Après l’Australie (cf VdlC n° V/12), Exxon/ Mobil, Total/Fina/Elf et Royal Dutch/Shell, c’est au tour du Japon d’entrer en lice pour le terminal GNL (3Mt/an) de Huizhou (Guang-dong) d’un coût estimé à 600MUSD. Pas moins de trois consortiums nippons se présentent: Nissho Iwai /Chubu, Marubeni/Osaka Gas, et Itochu /Tokyo Gas/Cheung Kong, (ce dernier appartient au magnat hkgais Li Ka-shing, ami personnel du Psdt. Jiang, ce qui est un atout). 1er marché gazier mondial, le Japon est également leader de technologies attractives. NB : Shell se rappelle au bon souvenir chinois, en signant avec CNOOC son dixième contrat de prospection en deux ans – en mer de Chine, pas très loin de Huizhou.
Pour le Barrage des trois Gorges, projet phare du régime,l es nouvelles noires se succèdent. Par une lettre ouverte (3/05), 53 experts, scientifiques et édiles nationaux sous la houlette de Li Qinkan, hydraulicien coauteur de l’étude de faisabilité, réclament une révision. Il faudrait selon eux, s’en tenir au plan original, tel que voté par l’ANP en 1992 (prévoyant une hauteur d’eau de 156m en 2009), et ne pas monter à 175 m, comme décidé en 1997.

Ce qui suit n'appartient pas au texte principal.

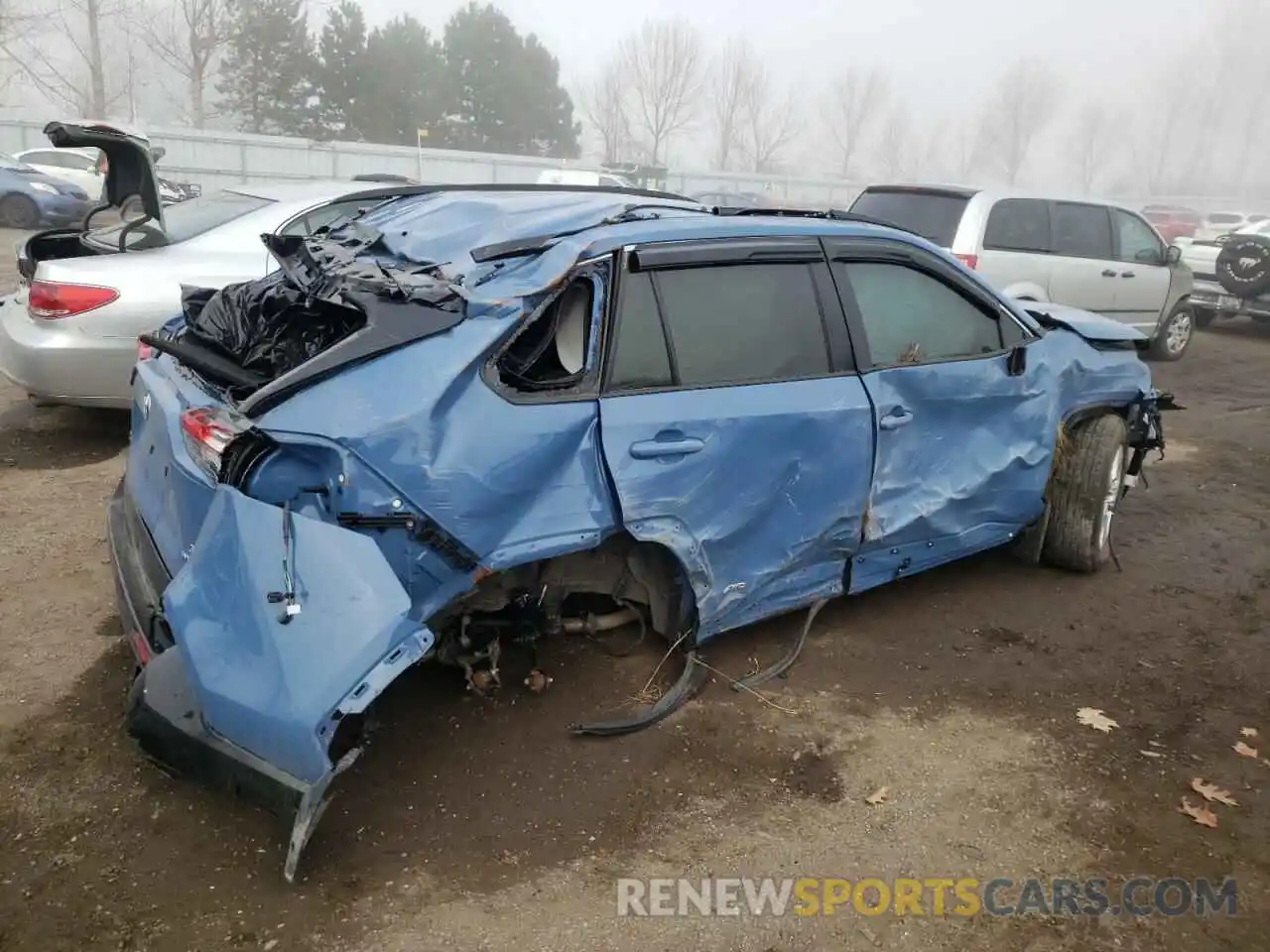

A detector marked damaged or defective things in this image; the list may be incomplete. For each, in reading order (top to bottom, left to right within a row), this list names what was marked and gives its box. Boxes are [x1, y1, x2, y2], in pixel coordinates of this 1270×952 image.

damaged tail light [27, 280, 118, 319]
damaged tail light [180, 403, 249, 480]
severely damaged blue car [104, 182, 1175, 881]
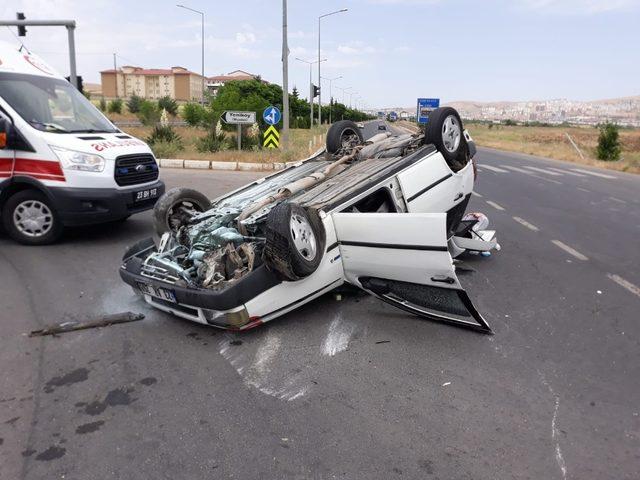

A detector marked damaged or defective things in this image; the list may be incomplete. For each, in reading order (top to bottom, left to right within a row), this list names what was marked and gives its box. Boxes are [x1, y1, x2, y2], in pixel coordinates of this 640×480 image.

overturned white car [121, 109, 500, 334]
damaged car door [332, 212, 492, 332]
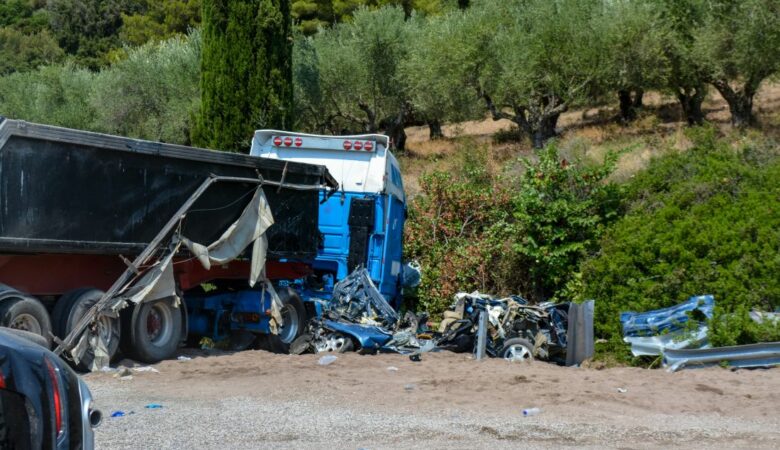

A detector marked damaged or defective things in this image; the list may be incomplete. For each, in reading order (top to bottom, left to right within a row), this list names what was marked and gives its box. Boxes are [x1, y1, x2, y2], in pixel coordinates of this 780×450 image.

torn tarp [181, 185, 272, 284]
damaged truck cab [250, 128, 408, 308]
torn tarp [620, 298, 716, 356]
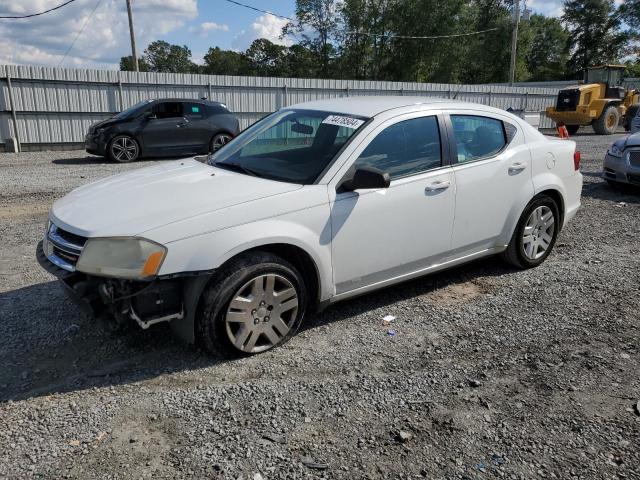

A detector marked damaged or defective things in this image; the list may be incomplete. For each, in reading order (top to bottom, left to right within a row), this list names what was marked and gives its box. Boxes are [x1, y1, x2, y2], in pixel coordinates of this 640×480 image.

front bumper damage [36, 242, 210, 344]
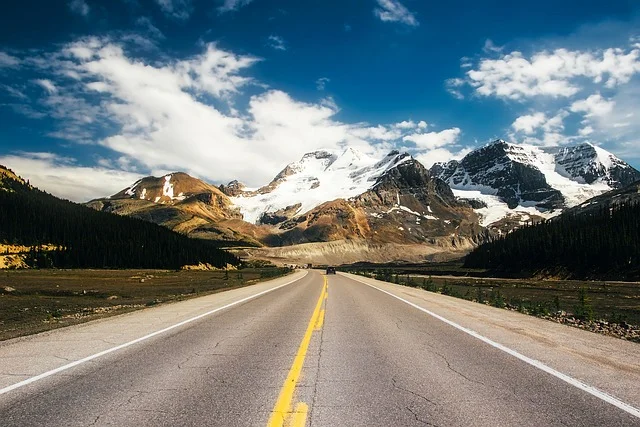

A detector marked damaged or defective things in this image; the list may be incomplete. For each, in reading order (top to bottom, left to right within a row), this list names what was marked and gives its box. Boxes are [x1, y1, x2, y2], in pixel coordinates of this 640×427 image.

cracked asphalt [1, 272, 640, 426]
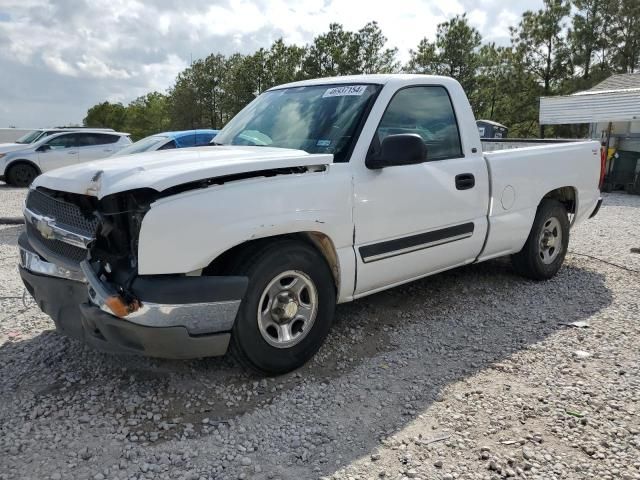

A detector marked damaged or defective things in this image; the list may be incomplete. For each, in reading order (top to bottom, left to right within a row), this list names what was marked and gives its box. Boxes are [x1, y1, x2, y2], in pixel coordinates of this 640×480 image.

crushed front end [17, 186, 248, 358]
damaged front bumper [17, 232, 248, 360]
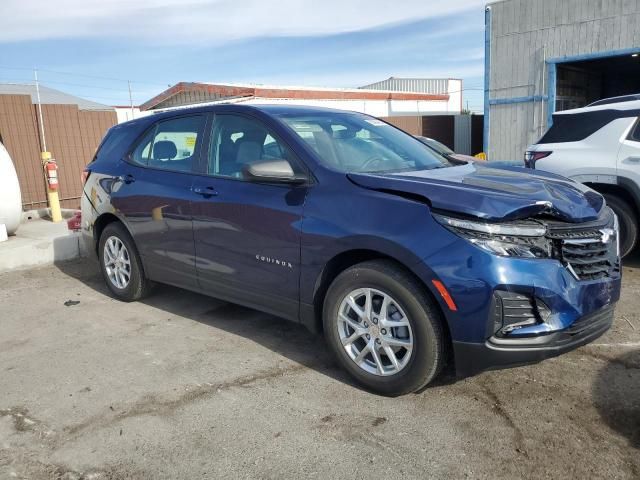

La raison de l’objection est ancienne: le risque d’envasement, qui causerait la perte du port fluvial de Chongqing et l’exil de 300000 riverains supplémentaires (1M doivent déjà être relogés). L’opposition dans les instances constitutionnelles, reste donc très ferme, même après onze ans (en ‘mars ’89, l’ANP avait trouvé 300 députés, soit 10% pour opposer au projet un tir "de barrage" – du jamais vu dans l’histoire du pays).
Autre nuage: Jin Wenchao, tête de la Three Gorges Economic Developpment Corporation, grosse Entreprise d’Etat contractante, manque à l’appel avec, dit-on, plus de 120MUSD détournés. Le personnel n’a pas été payé en 11 mois.
Depuis janvier, c’est au moins le 3ème cas de fraude découvert sur ce projet, pour des montants analogues. Depuis lors, le financement du chantier se fait par bons d’État, levés aux deux tiers par la China Developpment Bank (cf vdlc n°13), à des taux élevés: Zhu Rongji l’a ôté de la liste des projets éligibles à la manne publique. Estimé à 11MMUSD en ’92, le coût des Trois Gorges est aujourd’hui révisé à 24MMUSD – gabegie et prévarication n’étant pas étrangers à la contre-performance.
Cette affaire impose une réflexion sur les investissements publics et privés, chinois et étrangers qui se déversent à l’Ouest, dans une stratégie destinée à l’aider à combler son retard sur la Côte. Racket, spoliation de biens, refus des autorités locales d’appliquer la loi…La presse de la Côte, le pense unanimement : l’effort généreux ne marche pas – pas plus que ceux de Milan envers Palerme, ou de Francfort envers Leipzig.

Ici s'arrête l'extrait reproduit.